### Extract to read
↓↓↓

# Sentiment Analysis with Deep Learning

# Phase 3- Prediction

This notebook consists the functions and code for scraping comments from Amazon website, pre-prosessing them and prediction with the model.  

### CHRISP-DM phase

Deployment phase for CRISP-DM can be found in this noteboook.

#### 6.Deployment

Generally this will mean deploying a code representation of the model into an operating system to score or categorize new unseen data as it arises and to create a mechanism for the use of that new information in the solution of the original business problem. Importantly, the code representation must also include all the data prep steps leading up to modeling so that the model will treat new raw data in the same manner as during model development.

### Table of Contents

- 1.Import Libraries
- 2.Define Functions 
- 3.Scraping Comments
- 4.Pre-processing the New Data
- 5.Prediction

## 1. Import Libraries

In [None]:
import pandas as pd 
import numpy as np
import string
from nltk.corpus import stopwords
stop = stopwords.words('english')
from sklearn.metrics import accuracy_score
np.random.seed(0)
import pickle

from keras.models import Model, Sequential, Input
from keras.models import load_model
from keras.preprocessing import text, sequence
from keras.preprocessing.text import Tokenizer
from keras.preprocessing.sequence import pad_sequences
from keras.preprocessing import text, sequence

import urllib.request
import urllib.parse
import urllib.error
from bs4 import BeautifulSoup
import ssl
import joblib

### Load the trained model

In [None]:
#model = load_model('cnn_2cnv.h5')

model = joblib.load("models/joblib_RL_Model.pkl")

In [None]:
model.summary()

### Load the tokenizer

Open the saved tokenizer with pickle. This tokenizer was trained in the pre-prosessing notebook and saved with pickle. We need this for creating the pipe line for the new data we will scrape from Amazon website.

In [None]:
with open('tokenizer.pickle', 'rb') as handle:
    tokenizer=pickle.load(handle)

### 2. Functions

In [None]:

def scrape_reviews ():
    # For ignoring SSL certificate errors
    ctx = ssl.create_default_context()
    ctx.check_hostname = False
    ctx.verify_mode = ssl.CERT_NONE
    url=input("Enter Amazon Product Url- ")
    html_page = urllib.request.urlopen(url) #Make a get request to retrieve the page
    soup = BeautifulSoup(html_page, 'html.parser')

    reviews=[]
    ratings=[]

    review_row=soup.findAll('div', attrs={'data-hook': 'review'})
    for row in review_row:
        ratings.append(row.find('span',  attrs={'class':'a-icon-alt'}).text.strip()[0])

↑↑↑

### Problem set
1. In the sentiment analysis notebook, what file is the saved tokenizer loaded from?
2. Return the part of the sentiment analysis notebook from "# Phase 3- Prediction" to "during model development.", copied without changes.
3. Write the next part of the sentiment analysis notebook, starting after its final statement.

### Dataset rows

↓↓↓

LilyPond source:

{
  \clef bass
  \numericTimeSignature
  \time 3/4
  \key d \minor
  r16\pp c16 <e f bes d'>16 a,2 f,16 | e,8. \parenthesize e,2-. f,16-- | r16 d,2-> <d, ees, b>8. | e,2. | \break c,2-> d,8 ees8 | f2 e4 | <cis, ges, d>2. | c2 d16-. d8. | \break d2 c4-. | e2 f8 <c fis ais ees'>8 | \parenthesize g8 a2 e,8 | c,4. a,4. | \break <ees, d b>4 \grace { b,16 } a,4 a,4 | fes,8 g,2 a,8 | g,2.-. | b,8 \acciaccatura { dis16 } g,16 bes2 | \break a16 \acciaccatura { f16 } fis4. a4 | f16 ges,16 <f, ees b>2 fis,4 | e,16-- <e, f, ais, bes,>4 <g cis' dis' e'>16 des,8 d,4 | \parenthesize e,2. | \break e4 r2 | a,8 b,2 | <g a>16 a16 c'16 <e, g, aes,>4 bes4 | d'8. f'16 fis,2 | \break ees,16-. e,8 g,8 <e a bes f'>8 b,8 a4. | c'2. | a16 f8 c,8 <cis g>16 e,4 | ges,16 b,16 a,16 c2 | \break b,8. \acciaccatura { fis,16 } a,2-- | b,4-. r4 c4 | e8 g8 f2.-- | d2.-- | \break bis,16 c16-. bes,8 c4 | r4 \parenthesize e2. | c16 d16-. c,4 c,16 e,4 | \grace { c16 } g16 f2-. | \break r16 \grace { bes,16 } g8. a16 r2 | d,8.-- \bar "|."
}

↑↑↑
↓↓↓

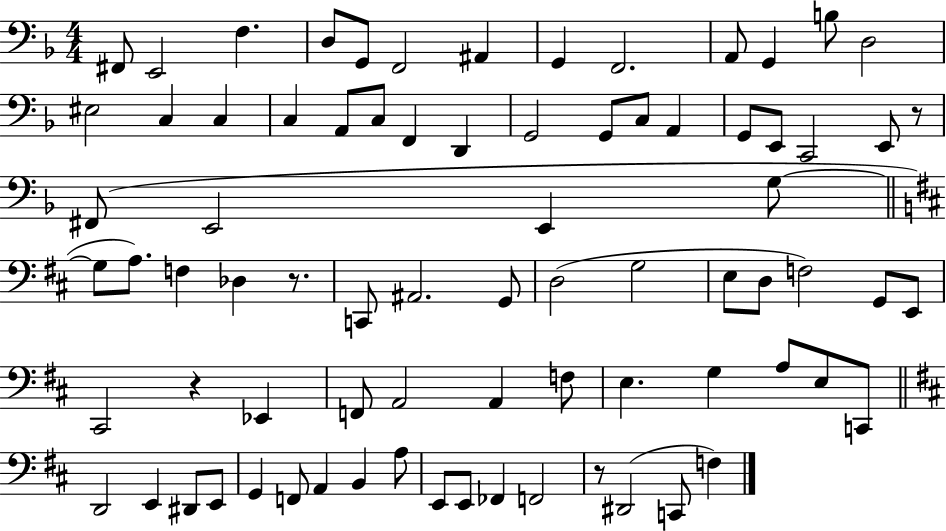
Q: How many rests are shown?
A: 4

↑↑↑

### Answers for the exercise
1. tokenizer.pickle

2.
# Phase 3- Prediction

This notebook consists the functions and code for scraping comments from Amazon website, pre-prosessing them and prediction with the model.  

### CHRISP-DM phase

Deployment phase for CRISP-DM can be found in this noteboook.

#### 6.Deployment

Generally this will mean deploying a code representation of the model into an operating system to score or categorize new unseen data as it arises and to create a mechanism for the use of that new information in the solution of the original business problem. Importantly, the code representation must also include all the data prep steps leading up to modeling so that the model will treat new raw data in the same manner as during model development.

3.
        reviews.append(row.find('div', attrs={'data-hook': 'review-collapsed'}).text.strip())
    
    print('There are {} reviews in for this product on this page'.format(len(reviews)) )
    #print(reviews)
    
    return reviews, ratings

def punctuationRemover(p):
    '''
    Input: Takes a string. You may have to use str() to force it. 
    Removes all punctuation by checking every single character.
    Output: Returns a string.
    '''
    punctuations = '''!()-[]{};:'"\,<>./?@#$%^&*_~1234567890''' 
    no_punctuations = ''

    for words in p: # You may not have to loop this high
        for char in words:
            if char in punctuations:
                no_punctuations = no_punctuations + ' '
            if char not in punctuations:
                no_punctuations = no_punctuations + char    
    return(no_punctuations)

def no_stopword (p):
    token= ' '.join([word.lower() for word in p.split() if word.lower not in (stop)])
    return token

def removeStopWords(str):
    #select english stopwords
    cachedStopWords = set(stopwords.words("english"))
    #add custom words
    cachedStopWords.update(('arnt','this','when','cant','these'))
    #remove stop words
    new_str = ' '.join([word.lower() for word in str if word.lower() not in cachedStopWords]) 
    return new_str



def lemmatize_verbs(words):
    """Lemmatize verbs in list of tokenized words"""
    lemmatizer = WordNetLemmatizer()
    lemmas = []
    for word in words:
        lemma = lemmatizer.lemmatize(word, pos='v')
        lemmas.append(lemma)
    return lemmas

    

## 3. Scraping Comments 

In this part we will scrape the comments from the website for a product. We will also scrape the rating to evaluate the model's prediction fro unseen data.

In [None]:
review_list, ratings = scrape_reviews()



In [None]:
print(review_list, ratings)

## 4. Pre-process the New Data

Remove all stopwords and punctuation from the comment by using the pre-processing functions. Also split in to words list. 

In [None]:
review_list_no_punc=[punctuationRemover(p) for p in review_list]

In [None]:
review_list_no_stop=[no_stopword(p) for p in review_list_no_punc]

In [None]:
test=review_list_no_stop

In [None]:
test_vektor=tokenizer.texts_to_sequences(test)
test_vector=sequence.pad_sequences(test_vektor, maxlen=128)

In [None]:
test_vector

## 5. Prediction

In [None]:
prediction=model.predict([test_vector])

In [None]:
print(model.predict([test_vector]))
print([round(prediction[0][0]) for prediction[0][0] in prediction])

In [None]:
ratings

### Scraping and predicting multiple customer reviews from a website

In [142]:
def web_comments ():
    review_list, ratings = scrape_reviews() 
    review_list_no_punc=[punctuationRemover(p) for p in review_list]
    review_list_no_stop=[no_stopword(p) for p in review_list_no_punc]
    test=review_list_no_stop
    test_vektor=tokenizer.texts_to_sequences(test)
    test_vector=sequence.pad_sequences(test_vektor, maxlen=128)
    prediction=model.predict([test_vector])
    
    neg_com=[]
    pos_com=[]
    label=[int(round(prediction[0][0])) for prediction[0][0] in prediction]
    labels=[]
    for i in label:
        if i==1:
            labels.append('P')
        else: 
            labels.append('N')
        
    for i in label:
        if i==0:
            neg_com.append(review_list[i])
            
            
    for i in label:
        if i==1:
            pos_com.append(review_list[i])
   
    print ("")
    print ("Predictions")
    print(labels)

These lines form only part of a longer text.